- _Tasks for this exercise_:
A: Using the Surogate training metrics page, decide whether each statement agrees with it, answering yes or no and quoting the deciding words: (i) the `norm` metric reports the gradient norm before clipping; (ii) the MoE router metrics apply only to MoE models; (iii) metrics can be sent to Aim.
B: Pick up the Surogate training metrics page after its final table row and write what comes next.

Training Metrics & Monitoring

Surogate provides comprehensive training metrics that can be logged to file (JSON), stdout, and external backends like Weights & Biases (wandb) or Aim.

Metrics Overview

Category	Metrics	Description
Training	loss, norm, lr, epoch, tps	Core training progress
Evaluation	loss, tps	Validation performance
GPU	power, temperature, utilization, memory, PCIe	Hardware monitoring
MoE	aux_loss, z_loss, utilization, imbalance	Router health (MoE models only)
Performance	SOL, FLOPs	Speed-of-Light estimates
Memory	allocations by segment	Memory usage breakdown

Training Metrics

Logged every training step via log_step():

Metric	Type	Description
`loss`	float	Cross-entropy loss for the current step
`norm`	float	Gradient norm (L2) after clipping
`lr`	float	Current learning rate
`epoch`	float	Fractional epoch progress (e.g., 1.25 = 25% through epoch 2)
`step_tokens`	int	Number of tokens processed this step
`duration_ms`	int	Step duration in milliseconds
`tokens_per_second`	float	Throughput (computed: `step_tokens / duration_ms * 1000`)

- _Material supplied_:
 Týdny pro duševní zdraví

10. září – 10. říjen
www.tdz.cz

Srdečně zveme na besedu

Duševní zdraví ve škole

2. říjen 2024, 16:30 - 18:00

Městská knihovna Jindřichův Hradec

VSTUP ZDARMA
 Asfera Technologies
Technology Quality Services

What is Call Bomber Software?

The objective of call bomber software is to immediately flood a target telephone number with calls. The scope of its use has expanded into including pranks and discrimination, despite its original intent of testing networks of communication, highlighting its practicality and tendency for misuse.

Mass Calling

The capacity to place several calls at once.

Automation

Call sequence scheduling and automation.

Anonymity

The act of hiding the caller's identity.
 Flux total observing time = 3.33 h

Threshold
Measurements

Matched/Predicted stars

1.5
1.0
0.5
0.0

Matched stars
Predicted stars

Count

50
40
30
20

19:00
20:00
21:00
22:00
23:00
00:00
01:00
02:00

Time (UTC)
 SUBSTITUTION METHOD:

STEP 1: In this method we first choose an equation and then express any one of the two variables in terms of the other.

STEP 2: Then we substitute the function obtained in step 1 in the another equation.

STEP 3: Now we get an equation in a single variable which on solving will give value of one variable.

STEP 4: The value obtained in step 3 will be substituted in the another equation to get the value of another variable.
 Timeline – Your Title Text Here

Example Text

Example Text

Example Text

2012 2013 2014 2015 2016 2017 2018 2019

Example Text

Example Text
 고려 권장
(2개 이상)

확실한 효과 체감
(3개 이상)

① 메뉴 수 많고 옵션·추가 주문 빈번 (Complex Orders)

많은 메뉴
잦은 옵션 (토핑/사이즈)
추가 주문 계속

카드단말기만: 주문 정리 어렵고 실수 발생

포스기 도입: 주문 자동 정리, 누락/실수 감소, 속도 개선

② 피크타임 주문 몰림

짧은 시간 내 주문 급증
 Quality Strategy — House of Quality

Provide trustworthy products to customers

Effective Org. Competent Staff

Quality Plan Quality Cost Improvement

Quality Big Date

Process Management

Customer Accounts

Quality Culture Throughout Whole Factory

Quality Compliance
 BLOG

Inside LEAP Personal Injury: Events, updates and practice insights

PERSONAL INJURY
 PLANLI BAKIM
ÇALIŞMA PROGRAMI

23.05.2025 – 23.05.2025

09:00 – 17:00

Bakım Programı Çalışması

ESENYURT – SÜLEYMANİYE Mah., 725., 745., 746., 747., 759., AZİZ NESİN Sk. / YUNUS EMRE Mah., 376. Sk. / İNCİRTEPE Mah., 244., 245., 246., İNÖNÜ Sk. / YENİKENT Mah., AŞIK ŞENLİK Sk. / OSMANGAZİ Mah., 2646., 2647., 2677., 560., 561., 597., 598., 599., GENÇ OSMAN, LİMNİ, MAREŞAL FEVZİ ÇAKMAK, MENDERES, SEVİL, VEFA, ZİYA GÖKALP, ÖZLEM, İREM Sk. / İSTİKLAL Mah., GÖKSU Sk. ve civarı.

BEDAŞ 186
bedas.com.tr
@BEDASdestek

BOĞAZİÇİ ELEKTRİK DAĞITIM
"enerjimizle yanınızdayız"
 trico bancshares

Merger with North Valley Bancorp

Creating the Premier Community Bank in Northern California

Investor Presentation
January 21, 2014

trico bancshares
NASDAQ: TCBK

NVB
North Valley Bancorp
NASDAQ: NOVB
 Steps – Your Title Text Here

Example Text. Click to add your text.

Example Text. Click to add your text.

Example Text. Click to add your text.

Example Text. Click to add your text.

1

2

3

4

- _Per-task outputs_:
A:
(i) No: "Gradient norm (L2) after clipping"
(ii) Yes: "Router health (MoE models only)"
(iii) Yes: "external backends like Weights & Biases (wandb) or Aim"

B:
Console Output

Dense models:

:: step     100 [ 12.5%] \ loss 2.3456 | norm  0.1234 | 125.3k tps |   156 ms | sol 78.2 | eta 02h15m

MoE models (includes aux_loss and load_imbalance inline):

:: step     100 [ 12.5%] \ loss 2.3456 | norm  0.1234 | 125.3k tps |   156 ms | aux 0.0234 | imbal 1.45 | sol 78.2 | eta 02h15m

Legend:

\ / - Loss trend indicator (decreasing/increasing)
! before norm - Gradient spike detected (>5x moving average)
aux - MoE auxiliary load balancing loss (MoE models only)
imbal - MoE load imbalance ratio (MoE models only)
sol - Speed-of-light percentage (actual vs theoretical peak)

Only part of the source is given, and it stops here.